Discontinuation or nonpersistence rates estimated by clinical trials range from 16% to 32%. Studies of usage outside clinical trials report nonpersistence rates of only 17% at 2 years and 31% at 5 years. However, these rates are compiled from self-reporting data collection methods and target elderly patientsan inherently biased data collection method in a population accustomed to chronic medications. Led by Thomas I. Barron, MSC, of the Department of Pharmacology & Therapeutics at Trinity College Dublin and St. James's Hospital, Dublin, researchers reviewed pharmaceutical data from a national database of 2,816 women aged 35 years and older who started tamoxifen for breast cancer.

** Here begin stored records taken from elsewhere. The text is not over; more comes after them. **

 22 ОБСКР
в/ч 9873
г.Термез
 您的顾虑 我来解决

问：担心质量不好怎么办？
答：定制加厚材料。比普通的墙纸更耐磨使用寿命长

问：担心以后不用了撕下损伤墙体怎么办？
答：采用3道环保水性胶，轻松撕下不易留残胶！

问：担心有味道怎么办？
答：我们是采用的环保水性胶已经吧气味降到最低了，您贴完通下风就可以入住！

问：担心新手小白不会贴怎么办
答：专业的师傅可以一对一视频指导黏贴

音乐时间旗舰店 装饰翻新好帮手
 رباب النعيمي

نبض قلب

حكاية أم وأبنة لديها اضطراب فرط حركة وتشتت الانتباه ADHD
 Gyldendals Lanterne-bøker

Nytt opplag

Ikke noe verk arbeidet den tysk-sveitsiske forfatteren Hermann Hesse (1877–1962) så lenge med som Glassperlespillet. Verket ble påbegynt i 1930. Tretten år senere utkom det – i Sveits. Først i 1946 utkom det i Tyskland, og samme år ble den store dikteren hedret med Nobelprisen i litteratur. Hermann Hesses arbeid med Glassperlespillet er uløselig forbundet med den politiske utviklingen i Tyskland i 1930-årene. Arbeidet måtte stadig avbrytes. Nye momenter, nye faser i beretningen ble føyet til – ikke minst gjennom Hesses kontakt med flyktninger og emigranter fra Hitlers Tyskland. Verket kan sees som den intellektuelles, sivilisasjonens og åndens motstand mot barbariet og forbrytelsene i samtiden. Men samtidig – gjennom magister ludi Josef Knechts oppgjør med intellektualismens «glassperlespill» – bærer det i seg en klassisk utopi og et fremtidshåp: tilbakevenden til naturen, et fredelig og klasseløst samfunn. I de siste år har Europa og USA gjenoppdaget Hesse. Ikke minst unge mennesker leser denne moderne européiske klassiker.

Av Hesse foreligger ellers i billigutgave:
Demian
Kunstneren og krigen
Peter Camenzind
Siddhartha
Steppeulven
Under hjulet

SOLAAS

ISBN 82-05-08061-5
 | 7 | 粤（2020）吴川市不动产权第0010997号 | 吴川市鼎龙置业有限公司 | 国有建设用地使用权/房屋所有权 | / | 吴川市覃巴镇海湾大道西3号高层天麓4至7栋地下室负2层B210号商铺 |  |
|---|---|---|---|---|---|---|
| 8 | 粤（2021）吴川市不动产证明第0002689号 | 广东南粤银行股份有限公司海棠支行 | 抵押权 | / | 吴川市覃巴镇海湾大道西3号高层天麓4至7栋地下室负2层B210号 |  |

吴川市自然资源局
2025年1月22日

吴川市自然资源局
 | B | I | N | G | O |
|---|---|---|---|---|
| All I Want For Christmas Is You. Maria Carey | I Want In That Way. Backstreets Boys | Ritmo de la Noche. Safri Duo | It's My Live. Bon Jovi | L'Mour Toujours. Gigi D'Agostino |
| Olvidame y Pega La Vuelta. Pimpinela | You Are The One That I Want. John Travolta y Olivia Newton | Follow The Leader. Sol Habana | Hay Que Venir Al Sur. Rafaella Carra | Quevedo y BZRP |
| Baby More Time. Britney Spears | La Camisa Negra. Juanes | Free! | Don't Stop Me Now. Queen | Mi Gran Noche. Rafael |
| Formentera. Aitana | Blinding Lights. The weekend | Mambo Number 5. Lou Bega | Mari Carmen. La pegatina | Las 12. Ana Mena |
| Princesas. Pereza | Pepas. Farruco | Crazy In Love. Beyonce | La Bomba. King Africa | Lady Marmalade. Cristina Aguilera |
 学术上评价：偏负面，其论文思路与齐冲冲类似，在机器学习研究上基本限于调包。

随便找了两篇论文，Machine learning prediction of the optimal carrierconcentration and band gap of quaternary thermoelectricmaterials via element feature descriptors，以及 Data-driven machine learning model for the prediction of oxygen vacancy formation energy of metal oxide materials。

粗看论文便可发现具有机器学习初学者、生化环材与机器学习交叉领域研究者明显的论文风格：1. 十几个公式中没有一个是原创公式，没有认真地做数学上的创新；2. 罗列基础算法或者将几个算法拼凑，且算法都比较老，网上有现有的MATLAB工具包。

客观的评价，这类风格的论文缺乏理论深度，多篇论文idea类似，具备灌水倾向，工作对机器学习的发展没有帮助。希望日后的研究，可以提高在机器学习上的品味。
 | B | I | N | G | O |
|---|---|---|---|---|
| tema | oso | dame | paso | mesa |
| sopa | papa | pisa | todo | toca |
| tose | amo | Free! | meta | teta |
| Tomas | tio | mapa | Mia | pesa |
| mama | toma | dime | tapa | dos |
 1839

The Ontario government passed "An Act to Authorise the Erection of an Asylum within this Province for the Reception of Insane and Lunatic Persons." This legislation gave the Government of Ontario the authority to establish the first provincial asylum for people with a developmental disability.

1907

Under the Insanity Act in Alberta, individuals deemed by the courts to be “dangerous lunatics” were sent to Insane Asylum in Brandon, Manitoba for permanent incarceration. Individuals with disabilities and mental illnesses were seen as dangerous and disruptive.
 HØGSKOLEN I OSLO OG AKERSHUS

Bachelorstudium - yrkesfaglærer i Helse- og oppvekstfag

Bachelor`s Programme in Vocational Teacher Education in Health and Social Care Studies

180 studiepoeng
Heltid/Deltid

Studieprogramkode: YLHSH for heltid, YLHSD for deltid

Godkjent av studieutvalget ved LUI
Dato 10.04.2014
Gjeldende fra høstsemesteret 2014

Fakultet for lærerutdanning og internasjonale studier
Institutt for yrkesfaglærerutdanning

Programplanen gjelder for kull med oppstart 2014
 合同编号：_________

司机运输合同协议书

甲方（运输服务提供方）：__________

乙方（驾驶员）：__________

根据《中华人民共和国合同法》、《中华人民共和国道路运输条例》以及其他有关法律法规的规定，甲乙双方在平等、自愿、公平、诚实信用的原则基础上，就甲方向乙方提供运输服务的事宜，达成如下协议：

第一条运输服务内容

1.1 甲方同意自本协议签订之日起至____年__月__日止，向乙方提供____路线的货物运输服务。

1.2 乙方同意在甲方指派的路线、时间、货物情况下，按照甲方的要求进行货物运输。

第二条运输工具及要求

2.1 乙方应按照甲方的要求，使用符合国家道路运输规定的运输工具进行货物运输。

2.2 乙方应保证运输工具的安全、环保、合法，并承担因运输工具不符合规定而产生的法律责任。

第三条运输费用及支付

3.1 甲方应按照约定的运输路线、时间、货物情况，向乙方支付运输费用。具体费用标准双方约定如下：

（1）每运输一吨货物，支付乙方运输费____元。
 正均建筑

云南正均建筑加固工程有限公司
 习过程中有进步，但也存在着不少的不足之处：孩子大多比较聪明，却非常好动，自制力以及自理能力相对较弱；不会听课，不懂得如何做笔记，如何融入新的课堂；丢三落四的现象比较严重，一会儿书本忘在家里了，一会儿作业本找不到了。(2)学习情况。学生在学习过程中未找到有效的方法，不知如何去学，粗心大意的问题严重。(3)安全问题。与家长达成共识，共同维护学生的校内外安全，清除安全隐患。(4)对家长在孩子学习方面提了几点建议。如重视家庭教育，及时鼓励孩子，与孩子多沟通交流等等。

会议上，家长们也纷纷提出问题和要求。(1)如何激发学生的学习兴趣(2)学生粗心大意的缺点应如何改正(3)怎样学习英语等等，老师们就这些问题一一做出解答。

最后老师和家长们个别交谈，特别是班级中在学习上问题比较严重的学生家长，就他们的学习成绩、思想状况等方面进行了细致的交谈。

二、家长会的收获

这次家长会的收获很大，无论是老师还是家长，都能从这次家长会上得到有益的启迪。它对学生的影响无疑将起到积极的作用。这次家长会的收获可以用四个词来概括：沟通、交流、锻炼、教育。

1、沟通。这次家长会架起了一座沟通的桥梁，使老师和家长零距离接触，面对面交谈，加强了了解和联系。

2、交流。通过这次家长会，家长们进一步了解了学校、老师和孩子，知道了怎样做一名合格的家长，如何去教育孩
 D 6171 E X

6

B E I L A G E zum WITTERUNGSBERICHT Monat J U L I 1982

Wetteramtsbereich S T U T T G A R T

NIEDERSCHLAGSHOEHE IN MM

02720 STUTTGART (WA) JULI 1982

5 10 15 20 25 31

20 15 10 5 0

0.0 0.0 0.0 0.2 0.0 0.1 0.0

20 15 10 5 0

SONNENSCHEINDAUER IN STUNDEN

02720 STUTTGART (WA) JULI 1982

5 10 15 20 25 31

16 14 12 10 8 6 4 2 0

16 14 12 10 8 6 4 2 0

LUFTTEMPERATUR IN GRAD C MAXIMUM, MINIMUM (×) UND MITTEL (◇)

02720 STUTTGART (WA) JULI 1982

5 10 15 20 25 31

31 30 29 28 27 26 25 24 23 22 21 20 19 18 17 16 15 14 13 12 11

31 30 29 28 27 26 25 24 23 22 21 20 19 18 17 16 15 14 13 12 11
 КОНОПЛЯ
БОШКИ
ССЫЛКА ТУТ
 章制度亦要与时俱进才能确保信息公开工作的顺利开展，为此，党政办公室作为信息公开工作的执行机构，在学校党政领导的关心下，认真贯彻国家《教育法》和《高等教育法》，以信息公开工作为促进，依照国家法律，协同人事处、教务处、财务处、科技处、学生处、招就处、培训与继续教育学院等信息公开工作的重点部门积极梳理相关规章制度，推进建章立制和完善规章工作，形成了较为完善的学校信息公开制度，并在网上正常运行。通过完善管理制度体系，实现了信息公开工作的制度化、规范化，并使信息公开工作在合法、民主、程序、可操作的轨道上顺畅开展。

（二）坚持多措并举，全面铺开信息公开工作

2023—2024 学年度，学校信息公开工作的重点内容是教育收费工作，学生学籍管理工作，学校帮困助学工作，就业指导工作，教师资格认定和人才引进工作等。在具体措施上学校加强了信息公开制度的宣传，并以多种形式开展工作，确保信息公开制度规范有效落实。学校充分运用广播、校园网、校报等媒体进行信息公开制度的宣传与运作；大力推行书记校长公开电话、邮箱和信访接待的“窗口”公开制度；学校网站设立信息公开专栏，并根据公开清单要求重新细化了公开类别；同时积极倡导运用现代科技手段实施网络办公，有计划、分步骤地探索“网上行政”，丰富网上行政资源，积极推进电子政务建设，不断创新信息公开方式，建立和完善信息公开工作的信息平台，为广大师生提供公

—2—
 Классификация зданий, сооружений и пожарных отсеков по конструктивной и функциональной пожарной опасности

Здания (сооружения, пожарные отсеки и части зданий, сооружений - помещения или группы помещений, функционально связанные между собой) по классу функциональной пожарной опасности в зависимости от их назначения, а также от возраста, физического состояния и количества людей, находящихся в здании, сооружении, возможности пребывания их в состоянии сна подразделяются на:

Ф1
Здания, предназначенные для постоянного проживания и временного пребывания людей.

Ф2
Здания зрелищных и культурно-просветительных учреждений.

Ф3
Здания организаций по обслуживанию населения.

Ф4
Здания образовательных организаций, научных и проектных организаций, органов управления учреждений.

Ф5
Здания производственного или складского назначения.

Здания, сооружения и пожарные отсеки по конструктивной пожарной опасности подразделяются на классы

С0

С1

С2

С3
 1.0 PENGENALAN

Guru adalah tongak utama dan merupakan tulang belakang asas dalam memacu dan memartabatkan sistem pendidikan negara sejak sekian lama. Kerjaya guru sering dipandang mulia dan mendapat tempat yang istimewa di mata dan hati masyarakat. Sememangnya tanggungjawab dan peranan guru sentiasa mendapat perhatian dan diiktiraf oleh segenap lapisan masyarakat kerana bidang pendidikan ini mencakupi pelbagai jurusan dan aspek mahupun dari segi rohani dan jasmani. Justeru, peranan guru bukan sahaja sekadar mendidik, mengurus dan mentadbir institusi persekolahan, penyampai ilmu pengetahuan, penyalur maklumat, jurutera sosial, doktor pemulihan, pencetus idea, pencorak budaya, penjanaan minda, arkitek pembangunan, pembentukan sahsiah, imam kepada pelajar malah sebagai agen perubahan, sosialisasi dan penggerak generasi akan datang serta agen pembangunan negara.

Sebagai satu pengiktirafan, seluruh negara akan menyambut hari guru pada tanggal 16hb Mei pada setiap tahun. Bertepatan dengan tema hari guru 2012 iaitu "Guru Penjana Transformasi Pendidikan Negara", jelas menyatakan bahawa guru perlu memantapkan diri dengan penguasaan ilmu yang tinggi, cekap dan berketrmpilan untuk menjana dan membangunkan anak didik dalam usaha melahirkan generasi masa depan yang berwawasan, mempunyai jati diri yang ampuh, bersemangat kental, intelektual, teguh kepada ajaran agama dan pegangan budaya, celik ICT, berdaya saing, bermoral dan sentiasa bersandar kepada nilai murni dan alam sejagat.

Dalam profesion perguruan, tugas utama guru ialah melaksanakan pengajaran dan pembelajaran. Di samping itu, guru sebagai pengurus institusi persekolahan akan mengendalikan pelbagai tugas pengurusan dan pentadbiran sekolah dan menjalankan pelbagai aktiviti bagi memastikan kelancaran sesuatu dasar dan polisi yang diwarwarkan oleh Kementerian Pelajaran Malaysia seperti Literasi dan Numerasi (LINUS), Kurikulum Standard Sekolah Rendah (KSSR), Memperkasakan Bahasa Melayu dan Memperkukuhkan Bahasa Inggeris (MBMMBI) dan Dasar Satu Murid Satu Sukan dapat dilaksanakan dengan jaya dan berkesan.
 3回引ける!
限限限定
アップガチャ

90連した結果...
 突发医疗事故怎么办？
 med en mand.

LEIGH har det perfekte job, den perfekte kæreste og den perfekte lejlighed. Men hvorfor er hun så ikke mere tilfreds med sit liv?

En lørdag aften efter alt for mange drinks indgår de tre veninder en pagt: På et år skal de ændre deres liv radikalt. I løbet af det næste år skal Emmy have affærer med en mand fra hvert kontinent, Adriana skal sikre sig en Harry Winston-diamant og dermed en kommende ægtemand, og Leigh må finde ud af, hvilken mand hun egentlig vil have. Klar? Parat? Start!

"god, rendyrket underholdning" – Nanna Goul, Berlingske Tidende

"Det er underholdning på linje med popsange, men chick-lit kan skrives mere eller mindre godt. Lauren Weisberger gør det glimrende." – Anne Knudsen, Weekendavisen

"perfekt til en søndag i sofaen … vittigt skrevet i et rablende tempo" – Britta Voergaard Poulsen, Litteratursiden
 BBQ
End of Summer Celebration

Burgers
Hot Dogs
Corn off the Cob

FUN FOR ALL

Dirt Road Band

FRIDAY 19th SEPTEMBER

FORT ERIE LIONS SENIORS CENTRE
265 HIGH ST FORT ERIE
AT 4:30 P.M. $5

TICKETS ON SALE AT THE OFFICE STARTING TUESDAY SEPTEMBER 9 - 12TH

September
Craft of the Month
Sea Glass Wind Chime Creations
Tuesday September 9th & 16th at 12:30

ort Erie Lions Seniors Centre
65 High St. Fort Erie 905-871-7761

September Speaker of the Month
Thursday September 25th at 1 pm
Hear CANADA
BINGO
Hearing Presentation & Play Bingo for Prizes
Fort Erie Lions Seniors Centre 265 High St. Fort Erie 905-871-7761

The researchers found that at 12 months, 22% of women had ceased using the drug. At 24 months, 28% had stopped tamoxifen, and at 3.5 years, 35% had stopped the treatment without commencing an alternative therapy. Analysis for risk factors for discontinuing tamoxifen identified age and history of antidepressant use. Women between the ages of 35 and 44 or over 75 as well as women who reportedly used an antidepressant within 1 year of starting tamoxifen were more likely to stop tamoxifen.
"This study demonstrates that persistence with tamoxifen cannot be assumed and raises concerns about persistence with other oral hormonal therapies for breast cancer and oral antineoplastics in general," the authors write. "This is of particular importance," they conclude, "as longer durations of adjuvant therapy may be recommended for breast cancer in the future and as cancer survivorship becomes a priority area in clinical practice and research."